Joseph’s claims echo warnings Moïse himself made in an interview published by the Spanish-language newspaper El País in February, following an attempt by opposition members to install a septuagenarian judge as the “true” president of Haiti. Moïse came to power in 2015 following social unrest that led to the end of predecessor Michel Martelly’s tenure. Moïse insisted as president that his term formally began in 2017 and that he was rightfully the nation’s president through 2022, but opposition leaders claimed his term truly ended in February 2021 and “appointed” Joseph Mécène Jean-Louis the president of the country. At the time, Moïse referred to the attempt to install Jean-Louis as a coup.

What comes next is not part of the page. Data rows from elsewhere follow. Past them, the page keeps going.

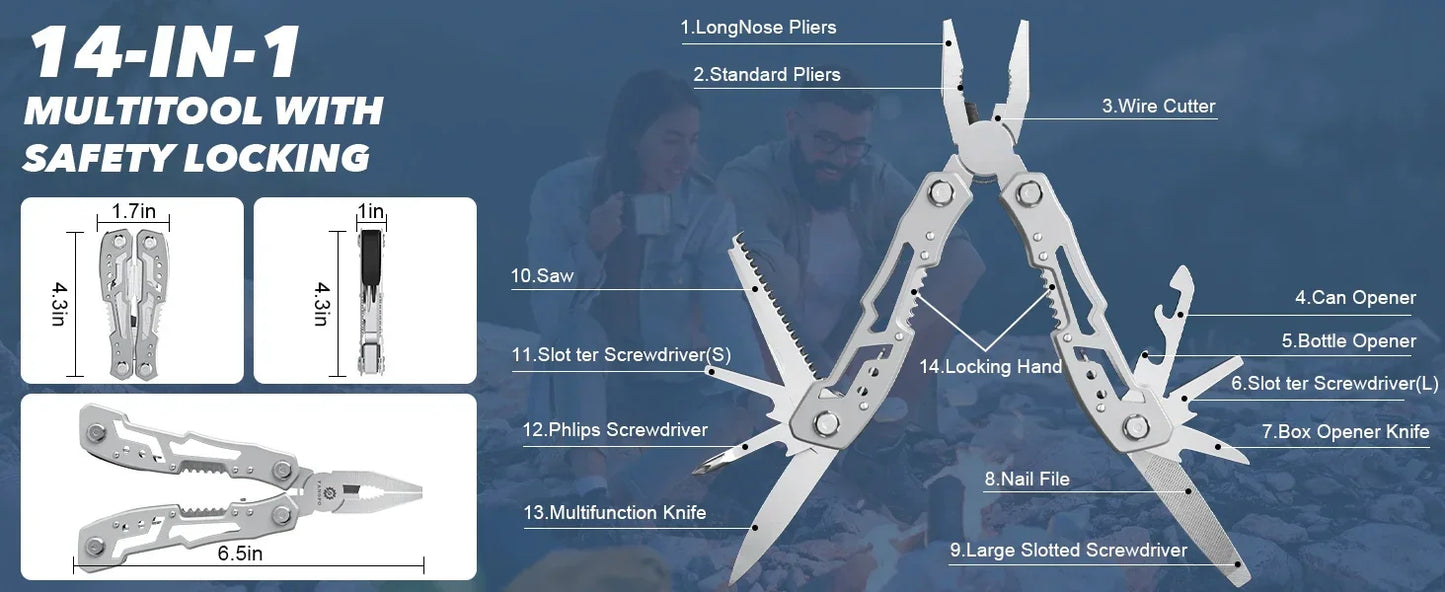 14-IN-1
MULTITOOL WITH SAFETY LOCKING

1.7in
4.3in
1in
4.3in
6.5in

1.LongNose Pliers
2.Standard Pliers
3.Wire Cutter
4.Can Opener
5.Bottle Opener
6.Slot ter Screwdriver(L)
7.Box Opener Knife
8.Nail File
9.Large Slotted Screwdriver
10.Saw
11.Slot ter Screwdriver(S)
12.Phlips Screwdriver
13.Multifunction Knife
14.Locking Hand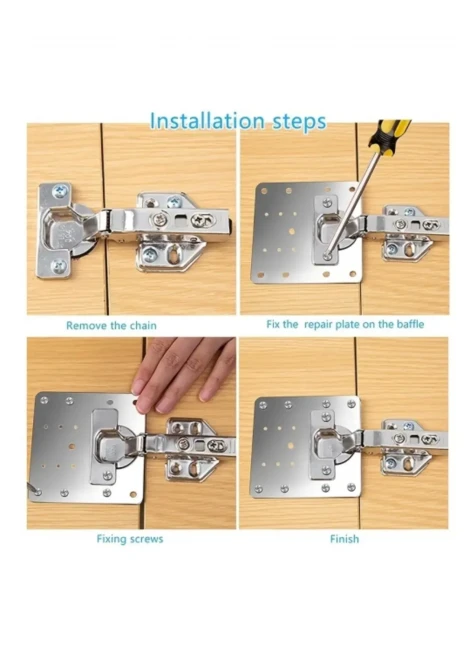 Installation steps

Remove the chain

Fix the repair plate on the baffle

Fixing screws

Finish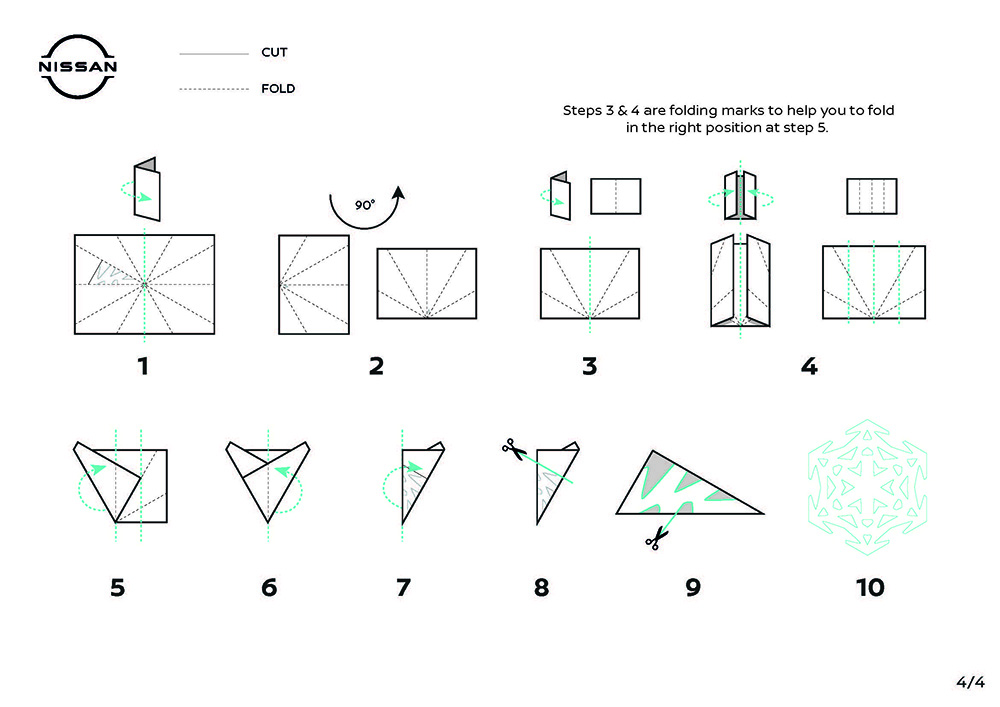 NISSAN

CUT

FOLD

Steps 3 & 4 are folding marks to help you to fold in the right position at step 5.

90°

1

2

3

4

5

6

7

8

9

10

4/4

“The coup d’etat is not just one specific act, but a sequence of actions. Until now, the governments were puppets of economic groups, but that doesn’t happen today and our decisions are very poorly received by those who feel powerful and untouchable,” Moïse told El País that month. “A small group of oligarchs is behind the coup and they want to take over the country.”

Jean-Louis published a video in February on social media in which he declared himself president but has made no public appearances since, nor has he attempted in any way known to the public to exercise presidential power. He has bizarrely failed to resurface in the aftermath of Moïse’s assassination to assume his claimed position as president, nor has he made any formal statements. The closest to any proof that Jean-Louis is alive and aware of the current state of affairs in Haiti is the appearance of an alleged “statement” from the judge lamenting the assassination on a Twitter account claiming to represent the “Support Committee for the President J. Mécène Jean-Louis, which is not verified and has only 20 followers.

Joseph, the prime minister, is facing his own challenge to his position. Ariel Henry, the man Moïse appointed as his seventh prime minister on Monday in one of his final acts as president, has condemned Joseph for assuming what he insists is his authority. Speaking to the Haitian news outlet The Nouvelliste, Henry said in an interview Wednesday that he did not have any animosity towards Joseph — that Joseph did a “good job” on Wednesday and, in fact, Henry wanted to keep him as Foreign Affairs minister in his administration — but that the two “need to talk,” because Joseph is technically his employee.

“I don’t want to add fuel to the fire. It is necessary to avoid as much as possible any little thing that could ignite the country,” Henry said. He added that declaring a state of siege, in his opinion, was a “rushed” move that he disagreed with.